Tout aussi attendu que le festival de Cannes et la finale de Roland Garros, le Simppar (Salon international des matières premières pour la parfumerie), organisé au nom de la Société française des Parfumeurs, s’est tenu les 1er et 2 juin 2022, après trois longues années d’attente. L’occasion de découvrir le fruit des dernières innovations et ingrédients qui pimenteront les créations futures mais aussi (et surtout !) de se retrouver enfin !

Après un report dû la pandémie, l’édition 2022 a manifestement attiré le public : 106 exposants, dont 57% d’étrangers  et plus de 2000  visiteurs ! Tous venus sentir sans masque, s’embrasser, multiplier les accolades avec de vraies personnes, en chair et en volume ! Sans surprise, les thématiques « green-upcycling-éthique» que l’on a vues fleurir dans les communications ont imprégné les méthodes d’extraction, transformant joliment la palette du parfumeur.
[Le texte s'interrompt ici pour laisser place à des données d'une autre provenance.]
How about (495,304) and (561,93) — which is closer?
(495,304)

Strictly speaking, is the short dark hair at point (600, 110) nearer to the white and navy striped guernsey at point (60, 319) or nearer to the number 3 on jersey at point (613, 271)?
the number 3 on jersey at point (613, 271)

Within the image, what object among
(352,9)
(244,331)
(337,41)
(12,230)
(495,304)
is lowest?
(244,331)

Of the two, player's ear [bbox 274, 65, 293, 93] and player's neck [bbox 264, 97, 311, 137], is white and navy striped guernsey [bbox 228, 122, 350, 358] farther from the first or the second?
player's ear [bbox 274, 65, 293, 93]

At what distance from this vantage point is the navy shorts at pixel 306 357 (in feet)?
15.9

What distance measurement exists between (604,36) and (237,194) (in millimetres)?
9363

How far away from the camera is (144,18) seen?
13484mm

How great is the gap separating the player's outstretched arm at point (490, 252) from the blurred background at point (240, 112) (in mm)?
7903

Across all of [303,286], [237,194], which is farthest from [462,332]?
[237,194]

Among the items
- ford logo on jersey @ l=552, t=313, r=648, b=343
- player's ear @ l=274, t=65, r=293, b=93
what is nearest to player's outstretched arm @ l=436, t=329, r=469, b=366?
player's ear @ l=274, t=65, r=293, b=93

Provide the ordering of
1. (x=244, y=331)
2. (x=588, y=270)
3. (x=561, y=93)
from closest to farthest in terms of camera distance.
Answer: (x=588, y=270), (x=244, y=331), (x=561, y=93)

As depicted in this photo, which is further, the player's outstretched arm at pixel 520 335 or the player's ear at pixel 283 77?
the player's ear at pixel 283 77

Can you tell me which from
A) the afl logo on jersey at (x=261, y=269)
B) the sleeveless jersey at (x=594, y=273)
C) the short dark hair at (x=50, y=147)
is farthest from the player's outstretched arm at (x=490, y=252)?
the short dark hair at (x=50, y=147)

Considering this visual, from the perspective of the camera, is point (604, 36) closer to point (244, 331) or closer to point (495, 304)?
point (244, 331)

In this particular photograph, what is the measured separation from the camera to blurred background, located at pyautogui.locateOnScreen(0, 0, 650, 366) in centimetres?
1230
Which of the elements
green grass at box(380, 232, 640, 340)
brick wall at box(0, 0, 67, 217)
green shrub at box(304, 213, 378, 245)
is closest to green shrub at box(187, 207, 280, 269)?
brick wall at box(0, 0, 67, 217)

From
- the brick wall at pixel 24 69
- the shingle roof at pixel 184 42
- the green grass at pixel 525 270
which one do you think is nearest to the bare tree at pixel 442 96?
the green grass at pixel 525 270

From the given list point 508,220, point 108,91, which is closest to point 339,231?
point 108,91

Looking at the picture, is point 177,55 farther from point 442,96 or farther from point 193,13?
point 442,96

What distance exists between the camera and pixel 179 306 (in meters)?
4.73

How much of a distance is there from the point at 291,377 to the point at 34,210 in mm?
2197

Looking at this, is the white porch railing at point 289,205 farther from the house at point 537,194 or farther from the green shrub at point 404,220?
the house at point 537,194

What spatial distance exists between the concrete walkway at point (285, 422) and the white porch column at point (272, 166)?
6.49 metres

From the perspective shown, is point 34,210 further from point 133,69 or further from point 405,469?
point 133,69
Impressions au pas de course (c’est qu’il nous faudrait trois jours pour parcourir tout ce salon !) et en images. 

Stand Robertet

Je commence en beauté avec Robertet, intriguée par l’artiste japonais Dai Dai Tran en train de construire une sorte de rose géante faite à partir de touches colorées et de papiers recyclés. Le ton est donné : des déchets naît la beauté. On y découvre un santal album du Népal, un safran de Grèce, un bois de chêne et son délicieux côté liquoreux-armagnac, l’étonnant Civegan (une note animale obtenue en co-distillant du poivre blanc avec des écarts de patchouli), un son de riz et pour finir, le pétillant poivre du Sichuan vert extrait CO2 aux accents de verveine, citron vert et mandarine.

PCW

Chez PCW, c’est en famille que l’on me fait découvrir les nuances des différentes variétés d’encens : Boswellia occulta, assez aldéhydé, le carterii, plus classique, le Boswellia sacra, aussi appelé encens vert ou « luban » à Oman, et enfin le papyrifera, très frais, évoquant la verveine. Bien que connu pour ses vertus thérapeutiques, je n’avais jamais eu encore l’occasion de le sentir ! La myrrhe commiphora et sa note cuirée me rappellent… la combi de plongée! À retenir : le costus de l’Himalaya, un cuir au féminin assez fruité avec ses facettes osmanthus ! On me précise qu’on peut tout acheter en petites quantités, bon à savoir pour les parfumeurs indépendants !

Rose bulgare

Quittons le Moyen-Orient pour la Bulgarie : rose et lavande sont les ingrédients stars de Triglav-Edelveis. Je demande à la fondatrice comment se porte la filière de la lavande dans son pays face aux surproductions françaises, elle me fait part de son inquiétude par rapport aux pénuries à venir à cause du conflit en Ukraine. Au Simppar, on vit aussi l’actualité du monde en temps réel…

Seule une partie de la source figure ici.